Speaking of guts, you’ll want to look through a few of [James’] other posts on the project. His first write-up on this clock shows off the protoboard and point-to-point soldering that makes the tubes work. To help simplify things he went with a MAX6921 VFD driver chip. He mounted it dead-bug style on its own piece of protoboard and then soldered all of the necessary connections to the larger hunk hosting the tubes. There’s also an interesting post that details the switch mode power supply which ramps the USB 5V power all the way up to the 50V used to drive the displays.
If you like this you should check out the first VFD clock he built. We featured it a while back in a links post.
Either the link is wrong or he’s been “HackaDay”ed already.
The latter sadly :( Hopefully it’ll be up from now on, stupid AWS.

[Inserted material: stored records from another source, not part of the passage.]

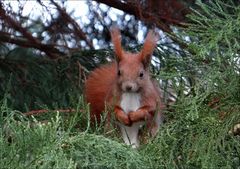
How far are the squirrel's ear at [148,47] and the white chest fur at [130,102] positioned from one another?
101 millimetres

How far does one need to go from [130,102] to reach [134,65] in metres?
0.11

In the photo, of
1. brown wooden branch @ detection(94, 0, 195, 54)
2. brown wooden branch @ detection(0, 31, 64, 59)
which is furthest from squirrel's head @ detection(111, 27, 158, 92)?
brown wooden branch @ detection(0, 31, 64, 59)

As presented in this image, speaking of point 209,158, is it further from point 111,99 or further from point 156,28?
point 156,28

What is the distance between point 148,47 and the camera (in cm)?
214

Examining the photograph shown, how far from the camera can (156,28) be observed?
8.80 feet

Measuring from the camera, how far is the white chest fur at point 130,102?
7.03 feet

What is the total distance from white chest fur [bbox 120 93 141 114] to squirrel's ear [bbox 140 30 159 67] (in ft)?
0.33

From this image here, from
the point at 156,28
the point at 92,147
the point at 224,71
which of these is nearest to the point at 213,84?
the point at 224,71

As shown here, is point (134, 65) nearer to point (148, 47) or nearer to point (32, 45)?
point (148, 47)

Link up now. Unfortunately he’s done nothing to make an AC-waveform for the filaments, so there is brightness gradients :-/
There isn’t a visible gradient, if it looks like it in the picture it’s because of the photo angle and poor camera. I find with iv-18 and iv-3 tubes it’s very hard to see a gradient as long as you have a high enough filament current and drive voltage. The main problem I’m having is that all the tubes are second-hand, so they vary in brightness according to how old they are.
It was important to 3D print the plastic box because one for a dime from a thrift store just would not have done right?
I don’t really know where I’d buy a case – it’s not the sort of thing I think i’d find in any of the thrift stores near here. Also, I’m at uni without most of my good tools, so cutting out the holes for the tubes would be a load more effort than 3d printing.
I am calling you out pcf11. Why make that comment? Did you read his post? He wrote, “I 3d printed a case I designed quickly. Ultimately I think I’ll mill/lasercut a prettier case out of wood, but having a 3d printer on my desk (mendelmax 1.5) was by far the quickest option.” Did you fail to read that, or are you being negative for the sake of being negative?
While we’re all so busy calling everyone else out I’ve never seen any Mendel style printer ever print out anything fast.